Rating: MA 15+
They left the laboratory at dawn, climbing through the shattered remains of the Sea of Glass toward open desert. Nahara moved slowly, each step requiring visible effort. Her mechanical leg stuttered occasionally, pistons misfiring, and her left arm hung at an awkward angle—circuits damaged during the Heart Eater's assault, only partially functional now.
"I can carry you," Sabaku offered for the third time.
"You barely weigh enough to carry yourself," Nahara replied, but her voice lacked its usual sharpness. "Besides, the components are overheating. The desert's heat is cooking the coolant systems. Being carried wouldn't help."
They walked. The sun rose with its customary violence, transforming the sky from predawn blue to that searing white-gold that made eyes water even when closed. And with the sun came heat—not gradual, but immediate and overwhelming, as if the star had decided patience was unnecessary.
Nahara's mechanical limbs began clicking. A sound Sabaku hadn't heard before—metal expanding, joints struggling against thermal stress. She stopped, swaying slightly, and touched her left arm. The metal was hot enough that even her callused flesh recoiled.
"It's getting worse," she said, and for the first time since they'd met, Sabaku heard fear in her voice. "The augmentations were designed for controlled environments. Underground settlements. Shaded ruins. Not... not this." She gestured weakly at the infinite desert. "The heat is breaking down the synthetic tissue interfaces. My body is rejecting the prosthetics. Or the prosthetics are rejecting my body. Hard to tell which."

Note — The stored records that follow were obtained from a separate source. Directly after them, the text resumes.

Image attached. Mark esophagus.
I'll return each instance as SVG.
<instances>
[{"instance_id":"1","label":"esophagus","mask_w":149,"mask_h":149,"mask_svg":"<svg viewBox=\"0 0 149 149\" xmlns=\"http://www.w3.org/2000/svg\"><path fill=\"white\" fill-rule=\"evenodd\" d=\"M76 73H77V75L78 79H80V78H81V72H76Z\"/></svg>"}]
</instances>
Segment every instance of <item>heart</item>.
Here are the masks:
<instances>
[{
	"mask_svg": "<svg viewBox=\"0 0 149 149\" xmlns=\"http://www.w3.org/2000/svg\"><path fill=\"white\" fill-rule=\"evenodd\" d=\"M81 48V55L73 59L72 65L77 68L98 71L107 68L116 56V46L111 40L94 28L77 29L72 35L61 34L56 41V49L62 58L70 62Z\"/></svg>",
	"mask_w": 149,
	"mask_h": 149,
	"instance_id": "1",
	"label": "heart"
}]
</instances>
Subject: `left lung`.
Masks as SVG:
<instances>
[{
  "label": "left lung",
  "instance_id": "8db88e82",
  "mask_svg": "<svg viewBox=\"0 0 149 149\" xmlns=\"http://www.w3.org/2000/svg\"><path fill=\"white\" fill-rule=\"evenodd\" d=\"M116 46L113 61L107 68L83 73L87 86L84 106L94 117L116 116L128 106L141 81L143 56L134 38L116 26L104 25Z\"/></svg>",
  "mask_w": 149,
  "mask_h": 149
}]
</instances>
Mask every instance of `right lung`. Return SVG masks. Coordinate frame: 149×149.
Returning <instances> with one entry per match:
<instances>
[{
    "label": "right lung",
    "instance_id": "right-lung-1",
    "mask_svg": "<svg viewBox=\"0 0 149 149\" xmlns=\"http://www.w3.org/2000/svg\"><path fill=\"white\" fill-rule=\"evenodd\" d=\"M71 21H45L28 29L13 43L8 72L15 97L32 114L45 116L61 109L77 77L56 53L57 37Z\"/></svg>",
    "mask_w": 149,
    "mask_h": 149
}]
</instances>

Sabaku guided her to a rock formation offering minimal shade. In the cooler air—still blazing hot, just fractionally less so—Nahara's breathing eased slightly. She leaned against stone, closing her eyes.
"How much time?" Sabaku asked.
Nahara's biological hand touched her mechanical stomach plate, where augmented organs worked beneath. "Hours. Maybe a day if I'm lucky. The respiratory augmentation is overheating worst. When it fails..." She trailed off, but Sabaku understood.
Without the mechanical lung, she couldn't process oxygen efficiently. Without oxygen, everything else became academic.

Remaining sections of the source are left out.